2. Waktu Lailatul Qadar

Diriwayatkan dari Nabi saw. bahwa waktu Lailatul Qadar itu jatuh pada malam ke-21, ke-23, ke-25, ke-27, atau ke-29, serta malam terakhir dari bulan Ramadan.

Imam Syafifi (semoga Allah merahmatinya), Mengatakan, "Menurut saya, wallahu a'lam, seakan-akan Nabi memberikan jawaban atas apa yang ditanyakan kepada beliau. Ditanyakan kepada beliau, 'Apakah kita bisa mendapatkannya pada malam anu?' Beliau menjawab, 'Capailah Lailatul Qadar itu pada malam anu'."

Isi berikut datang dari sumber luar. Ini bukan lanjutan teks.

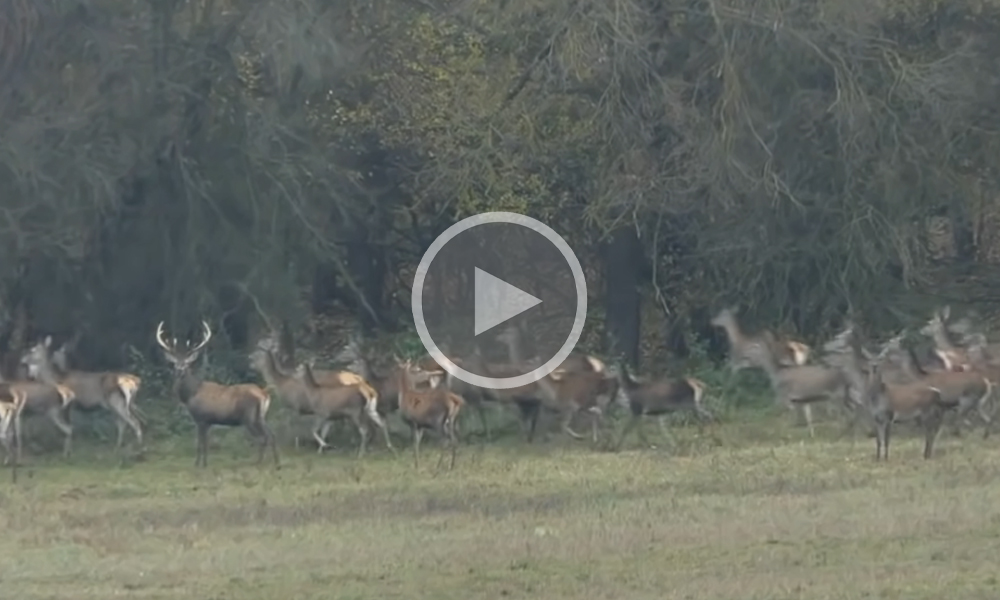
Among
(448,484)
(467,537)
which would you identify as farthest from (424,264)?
(467,537)

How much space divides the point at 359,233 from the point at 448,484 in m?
10.9

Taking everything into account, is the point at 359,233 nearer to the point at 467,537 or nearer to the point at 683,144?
the point at 683,144

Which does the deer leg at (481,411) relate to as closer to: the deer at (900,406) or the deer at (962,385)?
the deer at (900,406)

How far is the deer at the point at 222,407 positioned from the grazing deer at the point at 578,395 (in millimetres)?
2874

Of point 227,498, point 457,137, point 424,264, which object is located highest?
point 457,137

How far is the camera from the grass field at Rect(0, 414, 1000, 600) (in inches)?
460

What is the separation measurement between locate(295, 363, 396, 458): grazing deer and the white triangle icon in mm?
6523

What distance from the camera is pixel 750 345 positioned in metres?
23.6

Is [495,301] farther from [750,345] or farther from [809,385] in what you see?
[809,385]

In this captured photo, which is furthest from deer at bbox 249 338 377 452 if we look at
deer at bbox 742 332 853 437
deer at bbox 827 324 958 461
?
deer at bbox 827 324 958 461

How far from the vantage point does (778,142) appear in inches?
942

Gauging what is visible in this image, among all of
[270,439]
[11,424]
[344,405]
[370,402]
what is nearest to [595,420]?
[370,402]

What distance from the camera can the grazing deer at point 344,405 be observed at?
64.5ft

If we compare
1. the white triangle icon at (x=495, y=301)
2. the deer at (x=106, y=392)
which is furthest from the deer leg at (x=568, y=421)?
the white triangle icon at (x=495, y=301)
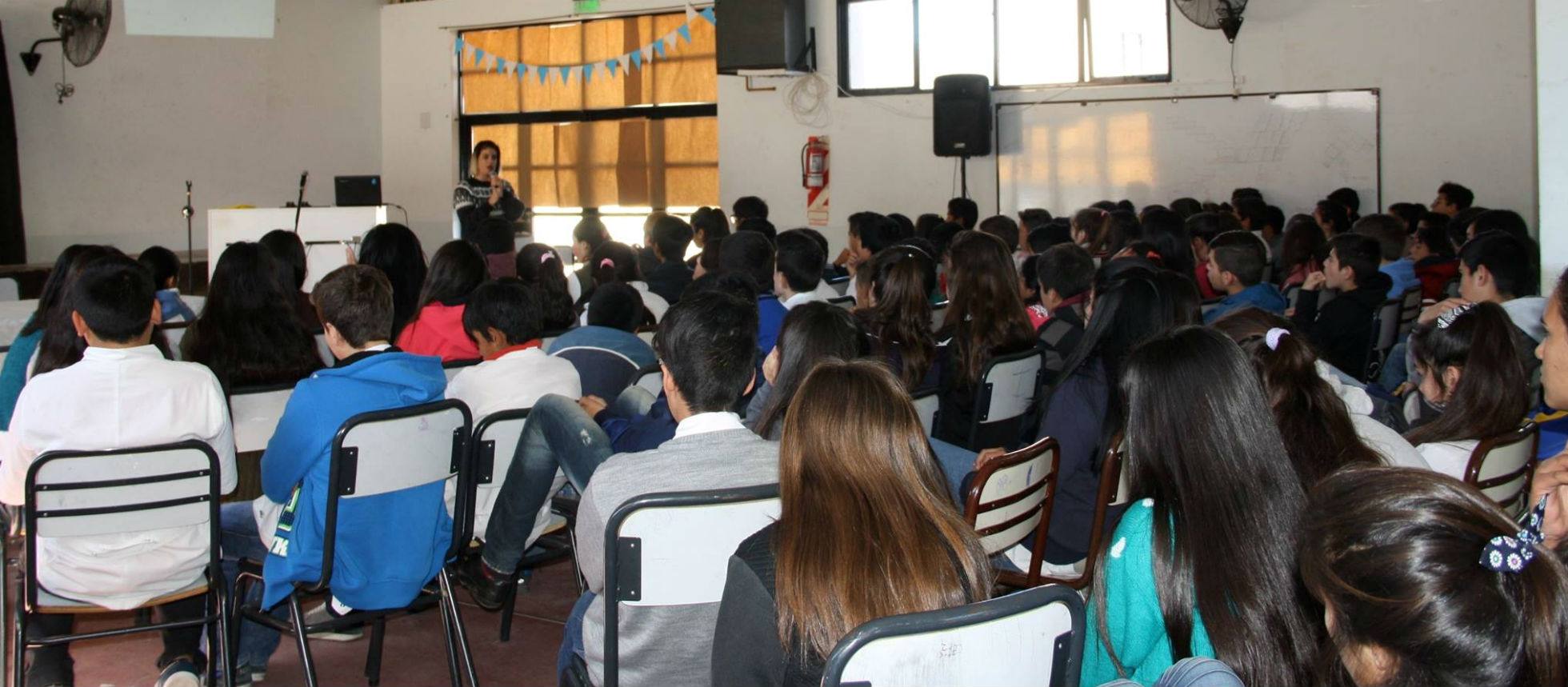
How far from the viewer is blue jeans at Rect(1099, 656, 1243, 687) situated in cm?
122

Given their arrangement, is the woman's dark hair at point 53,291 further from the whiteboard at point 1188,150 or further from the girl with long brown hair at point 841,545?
the whiteboard at point 1188,150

Pendapat yang paling rajih adalah pendapat yang menyebutkan bahwa Lailatul Qadar itu jatuh pada malam-malam ganjil pada sepuluh hari terakhir pada bulan Ramadan. Hal tersebut telah ditunjukkan oleh hadis Aisyah r.a. yang menceritakan, "Rasulullah selalu bangun pada sepuluh malam terakhir pada bulan Ramadan seraya berkata, 'Dapatkanlah (dalam sebuah riwayat disebutkan: carilah) Lailatul Qadar pada malam ganjil dari sepuluh hari terakhir pada bulan Ramadan. (HR Bukhari dan Muslim).

Jika seorang hamba tidak mampu, jangan sampai tertinggal untuk mengejar tujuh malam terakhir. Hal itu sesuai dengan apa yang diriwayatkan dari Ibnu Umar r.a., yang bercerita, Rasulullah saw. pernah bersabda, "Carilah Lailatul Qadar pada sepuluh malam terakhir. Jika salah seorang di antara kalian tidak mampu atau lemah, maka hendaklah dia tidak ketinggalan untuk mengejar tujuh malam yang tersisa." (HR Bukhari dan Muslim).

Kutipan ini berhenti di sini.